Web page caption snippets:
== == ==

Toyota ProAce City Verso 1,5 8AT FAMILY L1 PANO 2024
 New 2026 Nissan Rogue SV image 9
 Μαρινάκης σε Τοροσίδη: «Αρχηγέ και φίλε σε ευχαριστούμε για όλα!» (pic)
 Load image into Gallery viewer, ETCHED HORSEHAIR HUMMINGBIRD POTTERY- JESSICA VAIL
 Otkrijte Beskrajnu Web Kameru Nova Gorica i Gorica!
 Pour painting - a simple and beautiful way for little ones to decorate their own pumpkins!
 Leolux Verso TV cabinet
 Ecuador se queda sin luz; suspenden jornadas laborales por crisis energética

== == ==

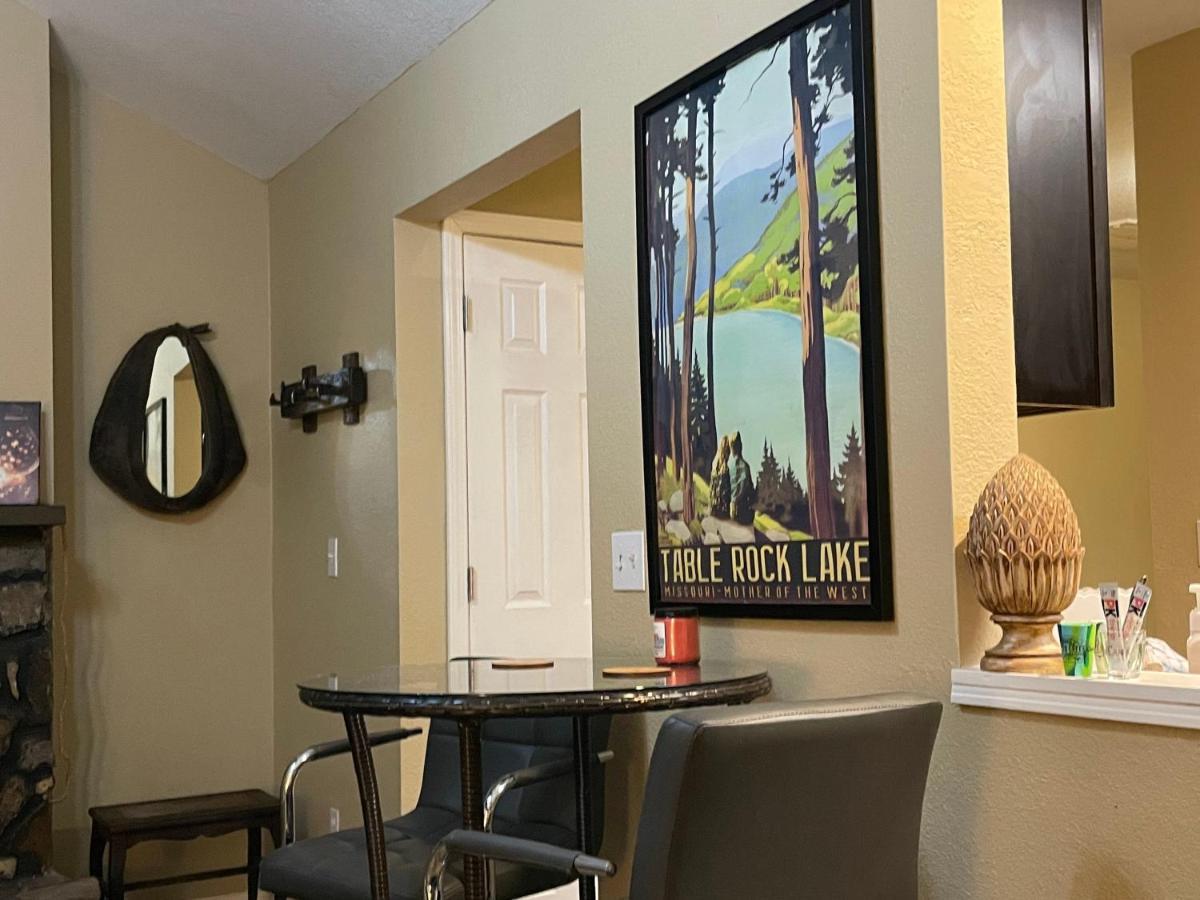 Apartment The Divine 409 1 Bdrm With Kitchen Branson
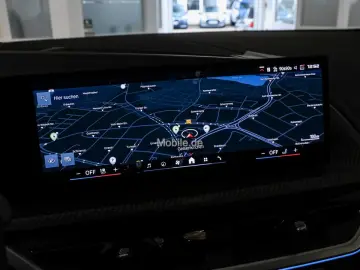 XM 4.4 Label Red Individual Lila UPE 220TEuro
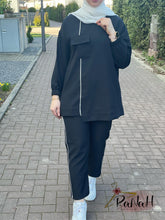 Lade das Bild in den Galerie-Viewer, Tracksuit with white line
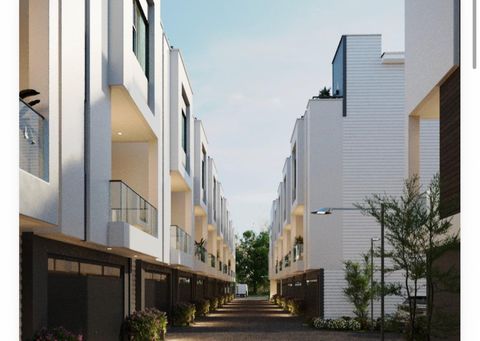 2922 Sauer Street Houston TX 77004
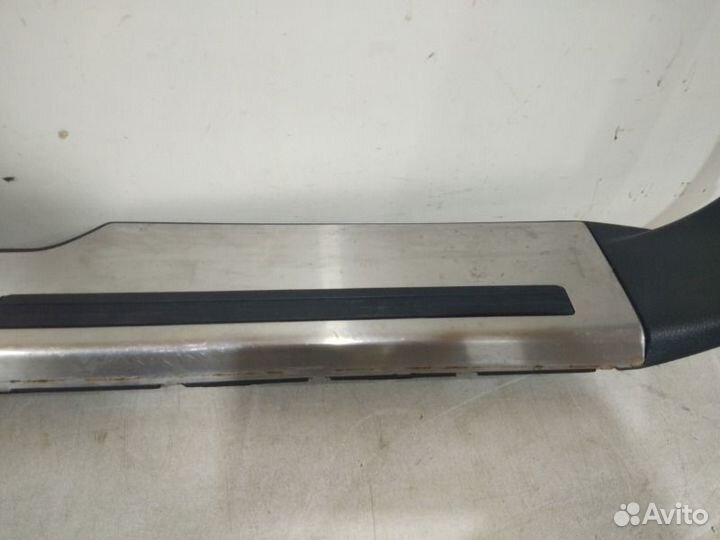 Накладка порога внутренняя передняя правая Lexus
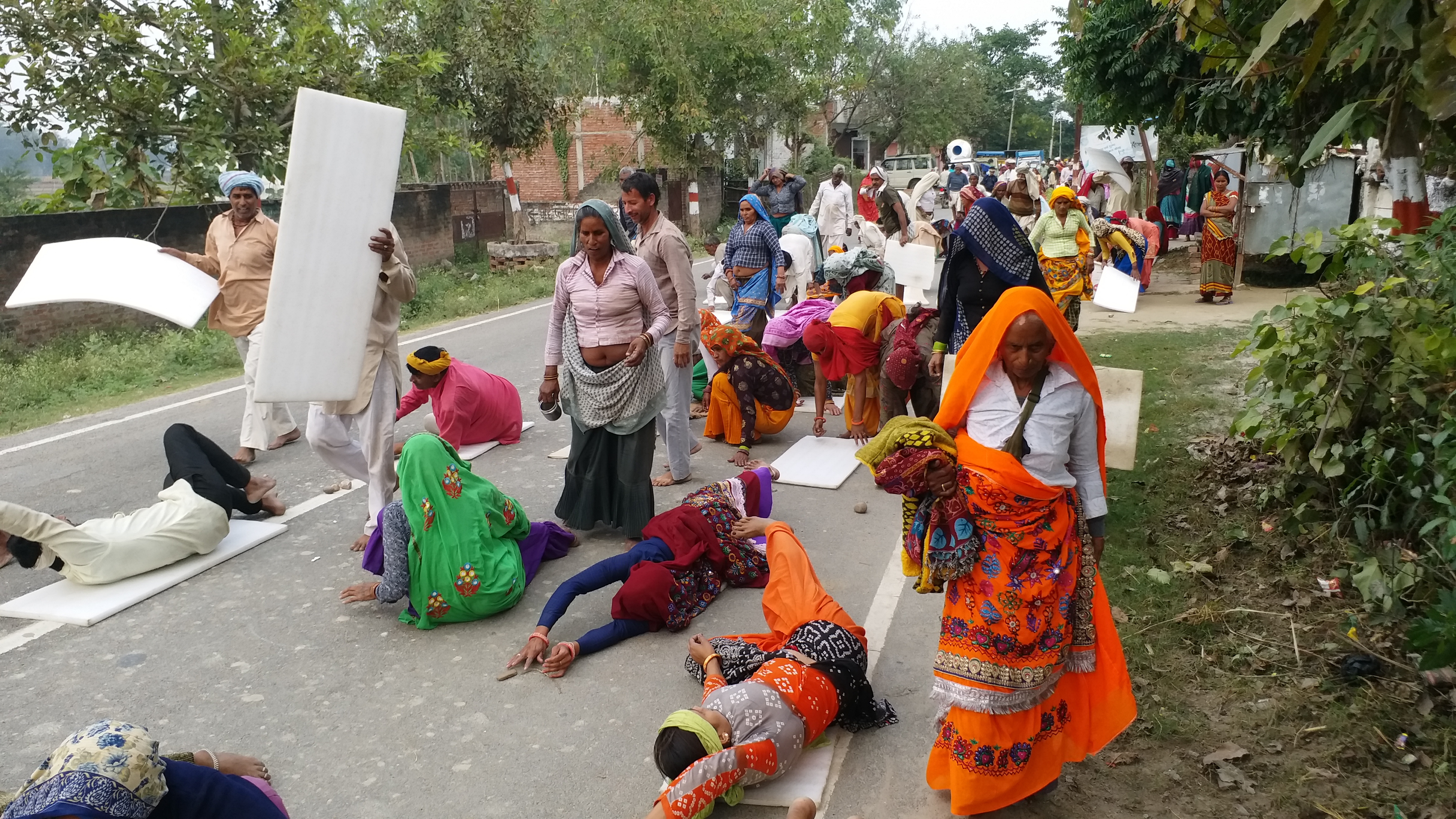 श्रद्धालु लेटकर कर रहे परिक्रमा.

== == ==

▸ **Task prompt**
Which lines run from the one holding "Toyota ProAce City" through the one holding "Ecuador se queda" in the records above? Repeat them exactly, both included, and nothing more.

▸ **Result below**
Toyota ProAce City Verso 1,5 8AT FAMILY L1 PANO 2024
 New 2026 Nissan Rogue SV image 9
 Μαρινάκης σε Τοροσίδη: «Αρχηγέ και φίλε σε ευχαριστούμε για όλα!» (pic)
 Load image into Gallery viewer, ETCHED HORSEHAIR HUMMINGBIRD POTTERY- JESSICA VAIL
 Otkrijte Beskrajnu Web Kameru Nova Gorica i Gorica!
 Pour painting - a simple and beautiful way for little ones to decorate their own pumpkins!
 Leolux Verso TV cabinet
 Ecuador se queda sin luz; suspenden jornadas laborales por crisis energética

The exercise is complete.